We have compared spreadsheets with a million rows ourselves and seen results in a couple of minutes. So why do some comparisons take hours and some only minutes? The answer is that DiffEngineX is much faster when the number of differences buried in a million rows is small, rather than large. With a large number of differences, more blank rows have to be inserted to get the data to line up and this is a time-consuming, Excel mediated operation.
Additionally DiffEngineX works best with Excel 2002 and above. Slower performance has been noted when DiffEngineX is used with old versions of Excel, such as Excel 2000.
This is the first report of DiffEngineX being used with such a large amount of data. The key points are that the comparison may take hours and that you should ensure the Align Rows feature is selected. Unless your data is guaranteed to be in sorted order, you should get Excel to sort it before a comparison. (This does not apply when comparing formulae based models.)

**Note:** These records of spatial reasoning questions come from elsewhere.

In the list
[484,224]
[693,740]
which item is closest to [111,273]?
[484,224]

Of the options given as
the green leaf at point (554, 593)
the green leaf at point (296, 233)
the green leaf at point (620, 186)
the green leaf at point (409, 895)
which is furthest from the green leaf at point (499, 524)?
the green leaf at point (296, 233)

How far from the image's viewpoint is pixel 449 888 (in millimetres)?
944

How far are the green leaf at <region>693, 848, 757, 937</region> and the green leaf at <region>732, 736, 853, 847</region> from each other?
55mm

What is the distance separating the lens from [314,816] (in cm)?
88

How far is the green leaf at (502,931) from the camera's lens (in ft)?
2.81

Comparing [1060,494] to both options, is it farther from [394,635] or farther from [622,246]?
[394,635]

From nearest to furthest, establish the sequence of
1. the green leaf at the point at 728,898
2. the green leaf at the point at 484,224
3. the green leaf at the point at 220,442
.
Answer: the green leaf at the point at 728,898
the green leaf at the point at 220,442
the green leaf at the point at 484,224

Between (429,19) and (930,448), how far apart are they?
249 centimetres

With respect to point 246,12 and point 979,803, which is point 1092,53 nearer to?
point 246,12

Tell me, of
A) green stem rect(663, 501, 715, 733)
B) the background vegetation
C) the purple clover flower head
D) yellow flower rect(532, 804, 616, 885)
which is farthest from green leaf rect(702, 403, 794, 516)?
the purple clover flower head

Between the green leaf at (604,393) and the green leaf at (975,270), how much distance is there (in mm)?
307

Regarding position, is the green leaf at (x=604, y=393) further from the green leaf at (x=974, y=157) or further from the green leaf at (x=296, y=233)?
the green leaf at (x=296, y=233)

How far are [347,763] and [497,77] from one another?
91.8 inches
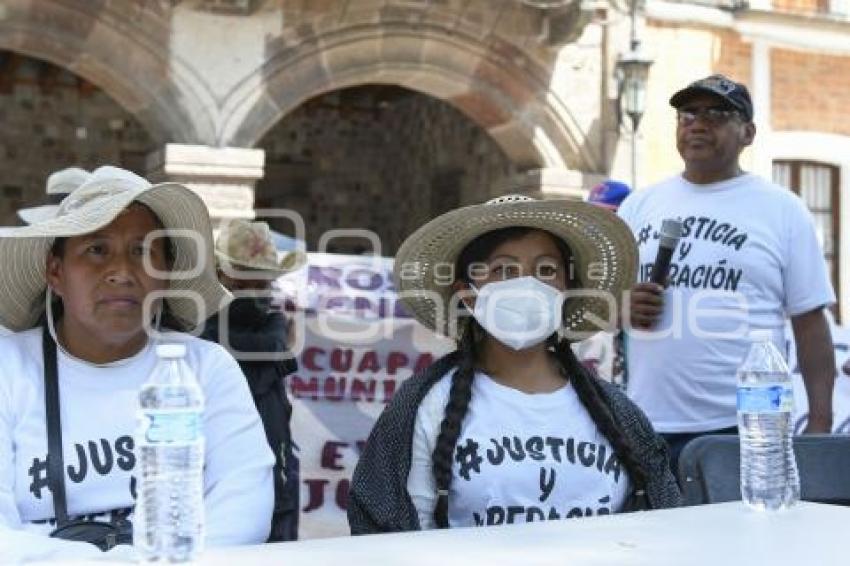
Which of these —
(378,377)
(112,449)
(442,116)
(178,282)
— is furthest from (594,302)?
(442,116)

In the days of Excel 2003, one customer told us he used DiffEngineX to compare two worksheets containing 50, 000 rows a piece.
With such large amounts of data, it is probably difficult to spot the differences in the color highlighted worksheets. That is why we recommend using the Extra dialog to turn on the Hide Matching Rows feature.
Typically with standard sized spreadsheets (2 Mb per workbook) we have seen comparison results generated within less than a minute.